> _Required work_
#1 In the heart failure passage, set down the stretch from "In December 2010" through "to be effective.".
#2 In the heart failure passage, which publication reported that nearly 70,000 Americans die each year?

> _Document passage_
----------------------------------------

Frightening similarities in Heart Failure treatment success
Frightening Similarities
As you may or may not know one of the goals of Pumping Marvellous is to get Heart Failure patients to the specialists in cardio care they deserve. See our main site for our goals pumpingmarvellous.org.
In December 2010 the National Heart Failure audit indicated at least 5,000 sufferers in the UK die needlessly each year because they are treated on the wrong hospital wards, while others are prescribed too little medication to be effective.
The June edition of the American Heart Journal reported nearly 70,000 Americans die each year because they do not receive optimal therapy as called for in guidelines promoted by national health authorities, researchers said Monday. Physicians have been slow to implement many of the procedures called for in the guidelines, according to the first national study of adherence to the treatment goals, the team reported in the June edition of the American Heart Journal.

----------------------------------------

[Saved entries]
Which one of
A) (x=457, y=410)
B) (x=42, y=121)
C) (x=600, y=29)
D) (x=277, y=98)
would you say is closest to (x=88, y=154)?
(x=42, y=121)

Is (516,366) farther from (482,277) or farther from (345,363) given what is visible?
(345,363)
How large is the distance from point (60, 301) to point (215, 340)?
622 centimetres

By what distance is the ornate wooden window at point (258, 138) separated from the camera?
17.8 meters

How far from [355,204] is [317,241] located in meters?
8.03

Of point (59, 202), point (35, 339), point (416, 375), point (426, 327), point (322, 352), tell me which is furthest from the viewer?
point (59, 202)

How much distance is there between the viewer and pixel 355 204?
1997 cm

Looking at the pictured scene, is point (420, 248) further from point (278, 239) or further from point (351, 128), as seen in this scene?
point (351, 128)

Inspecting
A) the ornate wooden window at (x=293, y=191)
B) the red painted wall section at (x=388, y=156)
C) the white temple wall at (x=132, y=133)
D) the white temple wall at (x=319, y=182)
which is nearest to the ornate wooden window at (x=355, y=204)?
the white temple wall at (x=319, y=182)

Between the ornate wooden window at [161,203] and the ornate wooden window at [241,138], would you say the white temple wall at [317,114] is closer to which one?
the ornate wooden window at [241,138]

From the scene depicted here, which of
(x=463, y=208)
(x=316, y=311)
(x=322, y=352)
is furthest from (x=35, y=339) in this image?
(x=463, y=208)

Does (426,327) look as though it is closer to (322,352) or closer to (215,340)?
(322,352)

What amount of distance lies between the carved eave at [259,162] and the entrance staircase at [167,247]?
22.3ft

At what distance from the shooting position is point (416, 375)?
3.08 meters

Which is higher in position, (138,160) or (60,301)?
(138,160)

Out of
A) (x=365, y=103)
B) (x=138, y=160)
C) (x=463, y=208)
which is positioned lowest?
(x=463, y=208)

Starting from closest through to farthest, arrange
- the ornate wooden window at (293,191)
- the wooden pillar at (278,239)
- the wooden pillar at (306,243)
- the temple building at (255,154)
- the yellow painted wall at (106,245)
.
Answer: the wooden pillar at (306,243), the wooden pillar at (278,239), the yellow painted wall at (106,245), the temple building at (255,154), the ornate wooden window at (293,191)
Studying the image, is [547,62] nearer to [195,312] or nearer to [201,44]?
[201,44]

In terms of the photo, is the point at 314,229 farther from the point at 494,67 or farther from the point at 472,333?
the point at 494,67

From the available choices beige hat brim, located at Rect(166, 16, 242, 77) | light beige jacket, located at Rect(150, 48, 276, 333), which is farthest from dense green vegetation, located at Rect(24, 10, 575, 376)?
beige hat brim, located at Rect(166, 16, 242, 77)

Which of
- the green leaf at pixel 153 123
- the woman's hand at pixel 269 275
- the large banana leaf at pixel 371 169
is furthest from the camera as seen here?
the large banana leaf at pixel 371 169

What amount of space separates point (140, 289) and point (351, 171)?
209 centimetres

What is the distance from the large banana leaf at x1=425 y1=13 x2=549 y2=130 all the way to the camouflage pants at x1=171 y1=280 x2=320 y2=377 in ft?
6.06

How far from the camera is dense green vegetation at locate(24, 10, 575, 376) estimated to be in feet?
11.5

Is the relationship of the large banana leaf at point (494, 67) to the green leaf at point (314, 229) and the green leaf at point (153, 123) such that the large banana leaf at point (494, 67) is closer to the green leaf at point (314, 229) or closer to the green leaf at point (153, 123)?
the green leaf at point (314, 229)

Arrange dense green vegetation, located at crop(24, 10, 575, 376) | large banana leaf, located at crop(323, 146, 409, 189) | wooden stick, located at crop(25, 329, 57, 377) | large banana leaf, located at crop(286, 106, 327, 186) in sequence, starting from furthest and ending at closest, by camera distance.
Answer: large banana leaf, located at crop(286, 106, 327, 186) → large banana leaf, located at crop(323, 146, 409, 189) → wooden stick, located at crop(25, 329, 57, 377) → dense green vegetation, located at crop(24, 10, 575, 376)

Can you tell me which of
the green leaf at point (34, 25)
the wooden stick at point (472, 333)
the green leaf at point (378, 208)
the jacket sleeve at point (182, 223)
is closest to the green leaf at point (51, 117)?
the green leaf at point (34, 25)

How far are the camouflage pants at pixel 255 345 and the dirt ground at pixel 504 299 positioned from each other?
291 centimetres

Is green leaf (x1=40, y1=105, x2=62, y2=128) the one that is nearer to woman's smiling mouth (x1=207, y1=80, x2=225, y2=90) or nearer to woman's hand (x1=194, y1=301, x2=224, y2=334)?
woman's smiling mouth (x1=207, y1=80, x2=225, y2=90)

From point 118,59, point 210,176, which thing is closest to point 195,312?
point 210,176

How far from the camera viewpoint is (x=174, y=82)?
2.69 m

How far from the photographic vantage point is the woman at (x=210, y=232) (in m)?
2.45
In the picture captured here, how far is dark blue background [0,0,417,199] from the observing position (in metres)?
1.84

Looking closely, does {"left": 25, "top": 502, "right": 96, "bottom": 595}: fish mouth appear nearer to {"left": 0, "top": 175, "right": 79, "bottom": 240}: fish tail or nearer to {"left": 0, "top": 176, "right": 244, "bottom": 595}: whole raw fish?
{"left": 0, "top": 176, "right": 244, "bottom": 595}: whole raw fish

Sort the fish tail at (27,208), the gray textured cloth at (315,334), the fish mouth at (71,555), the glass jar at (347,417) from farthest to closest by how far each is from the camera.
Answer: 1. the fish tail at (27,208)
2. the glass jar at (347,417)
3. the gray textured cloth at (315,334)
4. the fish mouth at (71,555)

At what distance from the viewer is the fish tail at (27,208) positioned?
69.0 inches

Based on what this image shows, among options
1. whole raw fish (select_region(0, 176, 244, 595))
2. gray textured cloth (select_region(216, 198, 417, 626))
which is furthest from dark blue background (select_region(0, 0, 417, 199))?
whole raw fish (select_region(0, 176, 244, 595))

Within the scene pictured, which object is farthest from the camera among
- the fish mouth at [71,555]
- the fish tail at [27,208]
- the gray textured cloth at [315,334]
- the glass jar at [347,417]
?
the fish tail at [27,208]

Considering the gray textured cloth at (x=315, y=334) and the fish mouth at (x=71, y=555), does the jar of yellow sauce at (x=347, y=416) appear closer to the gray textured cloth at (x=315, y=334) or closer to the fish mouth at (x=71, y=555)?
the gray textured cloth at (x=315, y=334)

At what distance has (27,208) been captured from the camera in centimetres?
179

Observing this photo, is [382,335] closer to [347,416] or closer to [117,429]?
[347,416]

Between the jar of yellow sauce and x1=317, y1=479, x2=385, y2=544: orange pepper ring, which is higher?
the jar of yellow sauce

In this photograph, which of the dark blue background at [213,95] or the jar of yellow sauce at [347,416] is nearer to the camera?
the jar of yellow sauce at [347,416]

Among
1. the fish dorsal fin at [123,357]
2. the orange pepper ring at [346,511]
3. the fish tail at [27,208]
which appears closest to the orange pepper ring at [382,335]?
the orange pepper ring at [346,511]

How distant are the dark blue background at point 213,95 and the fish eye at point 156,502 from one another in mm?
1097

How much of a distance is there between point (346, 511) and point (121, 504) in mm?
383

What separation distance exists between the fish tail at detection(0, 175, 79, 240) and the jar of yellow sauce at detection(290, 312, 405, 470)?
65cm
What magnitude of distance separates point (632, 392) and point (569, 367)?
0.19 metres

----------------------------------------

> _Responses_
#1
In December 2010 the National Heart Failure audit indicated at least 5,000 sufferers in the UK die needlessly each year because they are treated on the wrong hospital wards, while others are prescribed too little medication to be effective.

#2 The June edition of the American Heart Journal.